I was tidying up my writing desk and found notes from when I did a deep dive on the non-fiction book On Writing by Stephen King. If you want some good advice about writing (especially fiction), Stephen King should be at the top of the list. Here is a summary of my notes and hopefully there will be one or two points that speak to where you are in your own writing journey.
Good story ideas seem to come quite literally from nowhere. Two previously unrelated ideas come together and make something new under the sun. Your job isn’t to create these ideas but to recognize them when they show up.
When you write a story, you’re telling yourself the story. When you rewrite, your main job is taking out all the things that are not the story. Write with the door closed, rewrite with the door open.
The writer’s original perception of a character may be as erroneous as the reader’s.
Put your desk in the corner, and every time you sit down there to write, remind yourself why it isn’t in the middle of the room. Life isn’t a support system for art. It’s the other way around.

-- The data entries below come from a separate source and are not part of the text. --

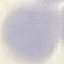

malaria status = uninfected
capture = smartphone camera at the microscope eyepiece
preparation = thin smear
image type = automatically extracted cell patch, resized to 64 × 64 pixels
stain = Giemsa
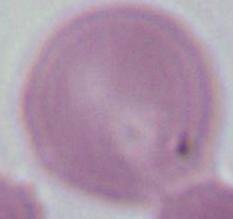

Summary:
  - Modality: micrograph
  - Magnification: 1000x
  - Identification: erythrocyte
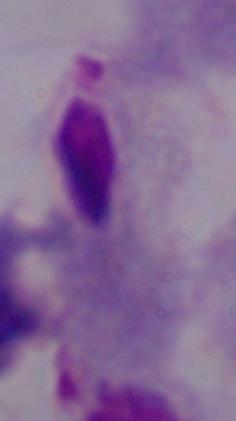
Summary:
  - Modality: photomicrograph
  - Identification: trichomonad
  - Magnification: 1000x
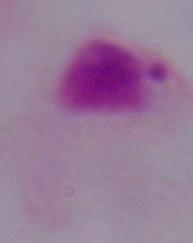 1000x magnification. Photomicrograph. A trichomonad is shown.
Assess the morphology of the erythrocytes.
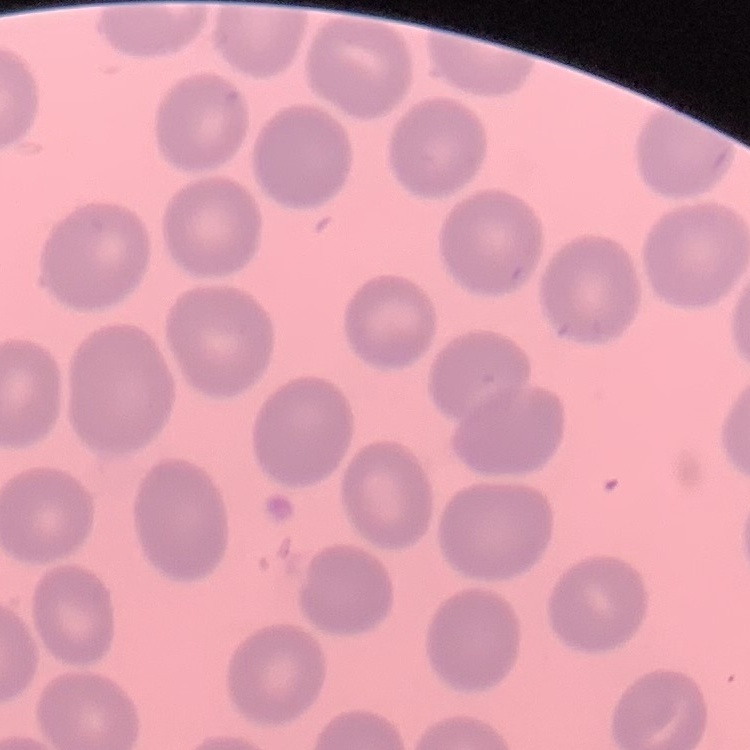
No rouleaux formation.

{
  "stain": "Field's or Giemsa",
  "image_type": "one tile cut from a larger photomicrograph",
  "preparation": "thin peripheral smear"
}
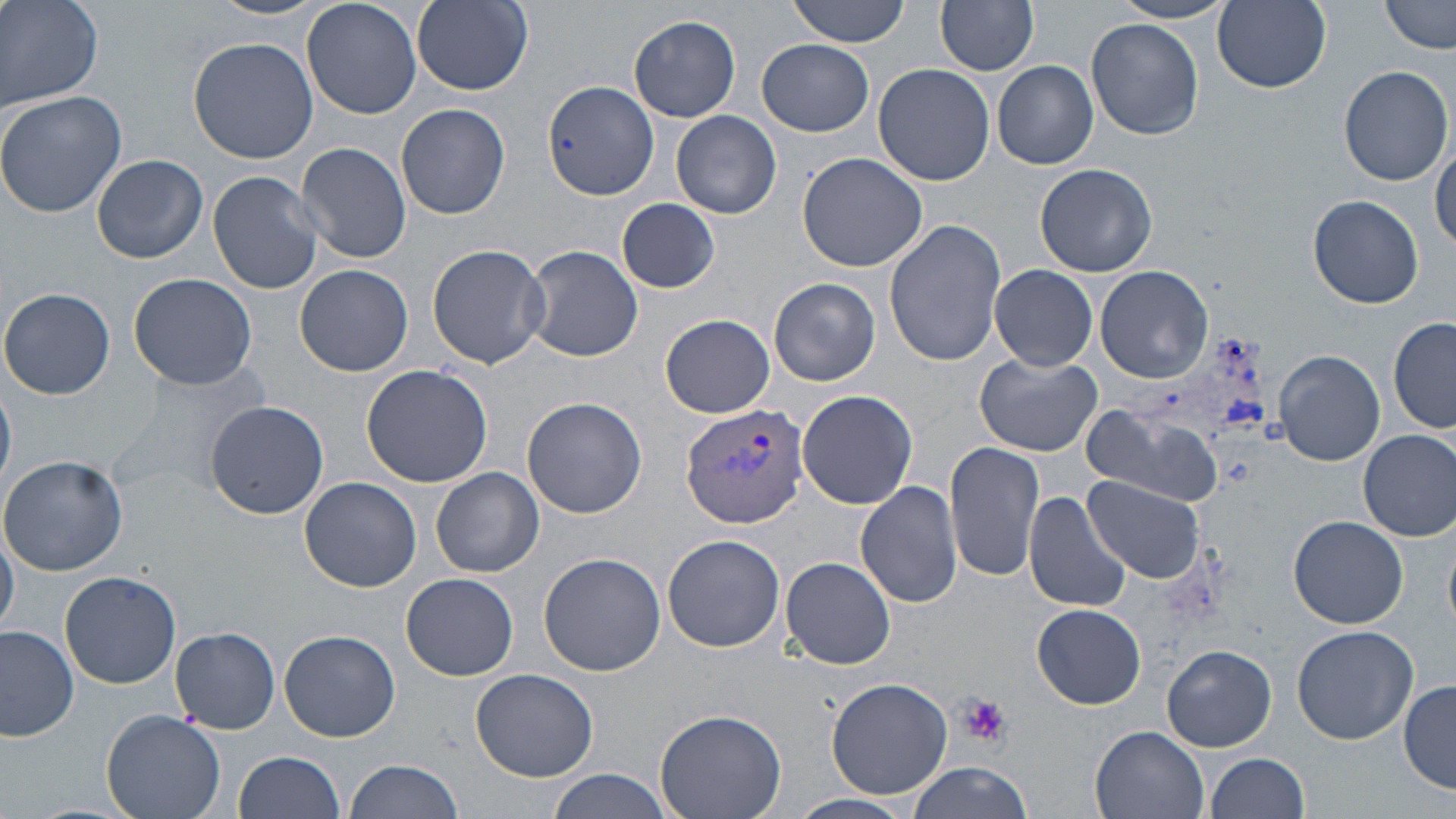
slide_level_diagnosis: Plasmodium vivax
platelet_locations: 'approximate bounding boxes as [x1, y1, x2, y2] in pixels: [957, 694, 1013, 747]'
stain: May-Grünwald-Giemsa
modality: light microscopy
field_of_view: one of a larger specimen
magnification: 1000x
preparation: thin blood smear
image_size: 1456×819 pixels
uninfected_red_blood_cell_locations: 'approximate bounding boxes as [x1, y1, x2, y2] in pixels: [0, 0, 104, 112], [209, 0, 326, 20], [303, 0, 423, 119], [410, 0, 535, 99], [789, 0, 911, 46], [937, 0, 1039, 74], [1210, 0, 1333, 95], [1382, 0, 1456, 54], [1109, 1, 1235, 24], [627, 15, 741, 120], [1086, 19, 1204, 139], [188, 37, 320, 164], [758, 40, 874, 135], [992, 62, 1098, 169], [874, 64, 995, 186], [1339, 65, 1452, 185], [543, 80, 658, 202], [0, 90, 129, 218], [395, 103, 512, 219], [670, 110, 782, 219], [1433, 137, 1456, 254], [296, 141, 410, 263], [798, 153, 931, 274], [92, 154, 208, 263], [1034, 163, 1157, 277], [207, 170, 324, 294], [1308, 194, 1425, 309], [616, 198, 720, 294], [883, 218, 1006, 369], [427, 244, 550, 369], [521, 244, 644, 362], [296, 265, 415, 377], [990, 265, 1098, 370], [1095, 266, 1211, 383], [127, 272, 257, 390], [769, 278, 881, 386], [0, 286, 118, 399], [661, 314, 775, 417], [1390, 317, 1456, 435], [1274, 351, 1385, 466], [976, 353, 1102, 457], [360, 362, 496, 487], [110, 366, 265, 499], [0, 378, 16, 493], [798, 389, 918, 509], [522, 396, 649, 519], [205, 400, 329, 519], [1082, 403, 1225, 507], [1358, 428, 1456, 541], [945, 441, 1045, 582], [0, 452, 129, 575], [430, 467, 544, 578], [1084, 475, 1206, 584], [299, 476, 422, 592], [855, 480, 963, 608], [1023, 491, 1131, 613], [1289, 515, 1409, 629], [0, 522, 19, 638], [663, 533, 785, 652], [539, 552, 668, 677], [782, 558, 895, 670], [59, 570, 181, 688], [402, 574, 519, 680], [1032, 604, 1144, 709], [0, 625, 79, 742], [170, 625, 280, 734], [1291, 626, 1418, 747], [280, 631, 401, 741], [1162, 646, 1276, 752], [472, 669, 598, 782], [826, 676, 954, 799], [1399, 680, 1456, 792], [101, 708, 229, 819], [656, 708, 787, 819], [1090, 725, 1210, 819], [232, 750, 346, 819], [1207, 753, 1311, 818], [343, 758, 465, 819], [907, 762, 1038, 818], [547, 771, 676, 819], [786, 794, 921, 819]'
plasmodium_vivax_infected_red_blood_cell_locations: 'approximate bounding boxes as [x1, y1, x2, y2] in pixels: [680, 402, 811, 531]'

The basic rule of vocabulary is use the first word that comes to your mind if it is appropriate and colorful.
Use the adverb in dialogue attribution in only the rarest and most special occasions and not even then if you can avoid it.
Fear is at the root of most bad writing.
The object of fiction isn’t grammatical correctness but to make the reader welcome and then tell a story…to make him/her forget, whenever possible, that he/she is reading a story at all. Writing is seduction. The paragraph, not the sentence, is the basic unit of writing.
If you want to be a writer, you must do two things above all others: read a lot and write a lot.
The first draft of a book–even a long one–should take no more than three months. 10 pages/day = 2,000 words = 180,000 words for three months.
For any writer, but for the beginning writer in particular, it’s wise to eliminate every possible distraction. When you’re writing, you’re creating your own worlds.
People love to read about work.
There’s a difference between lecturing about what you know and using it to enrich the story. The latter is good. The former is not.
Stories and novels consist of three parts
1. Narration - moves the story from A to B
2. Description - creates a sensory reality
3. Dialogue - brings characters to life
Plot is a good writer’s last resort and the dullard’s first choice. The story which results from it is apt to feel artificial and labored. The situation comes first. The characters–always flat and unfeatured, to begin with–come next. Once these things are fixed in my mind, I begin to narrate.
The most interesting situations can usually be expressed as a what-if question.
Good description is a learned skill. It’s not just a question of how-to, it’s also a question of how much to. Reading will help you answer how much, and only reams of writing will help you with the how. Description begins with visualization of what it is you want the reader to experience. It ends with your translating what you see in your mind into words on a page. It’s also important to know what to describe and what can be left alone while you get on with your main job, which is telling a story. Description begins in the writer’s mind but should finish in the reader’s.
When it comes to scene-setting and all sorts of description, a meal is as good as a feast.
One of the cardinal rules of good fiction is never tell us a thing if you can show us.
The best stories always end up being about the people rather than the event, which is to say character-driven.
Good fiction always begins with story and progresses to theme; it almost never begins with theme and progresses to story.
Once you finish the book, let it rest for a minimum of six weeks. You’re not ready to go back to the old project until you’ve gotten so involved in a new one (or re-involved in your day-to-day life) that you’ve almost forgotten about it. It will be like reading the work of someone else. It’s always easier to kill someone else’s darlings than it is to kill your own. With six weeks time you’ll also be able to see any glaring holes in the plot or character development.
The most glaring errors I find on the re-read have to do with character motivation.
During the re-read: knocking out pronouns with unclear antecedents, adding clarifying phrases where they seem necessary, and deleting all the adverbs I can bear to part with.
The BIG questions:
Is the story coherent?
What will turn coherence into a song?
What are the recurring elements?
Do they entwine and make a theme?
Does it resonate?
If you’re writing primarily for one person besides yourself, I’d advise you to pay very close attention to that person’s opinion. Call that one person you write for Ideal Reader. Having an Ideal Reader will help you get outside yourself a little, to actually read your work in progress as an audience would while you’re still working. This is perhaps the best way of all to make sure you stick to story, a way of playing to the audience even while there’s no audience there and you’re totally in charge. Ideal Reader is also the best way for you to gauge whether or not your story is paced correctly and if you’ve handled the back story in a satisfactory fashion.
The 2nd draft is the 1st draft - 10%
Back story is all the stuff that happened before your tale began but which has an impact on the front story. It helps define character and establish motivation. As a reader, I’m a lot more interested in what’s going to happen than what already did. The most important things to remember about back story are that a) everyone has a history and b) most of it isn’t very interesting. That’s where research belongs: as far in the background and the back story as you can get.
It is, after all, the dab of grit that seeps into an oyster’s shell that makes the pearl, not pearl-making seminars with other oysters.
Writing isn’t about making money, getting famous, getting dates, getting laid, or making friends. In the end, it’s about enriching the lives of those who will read your work, and enriching your own life as well.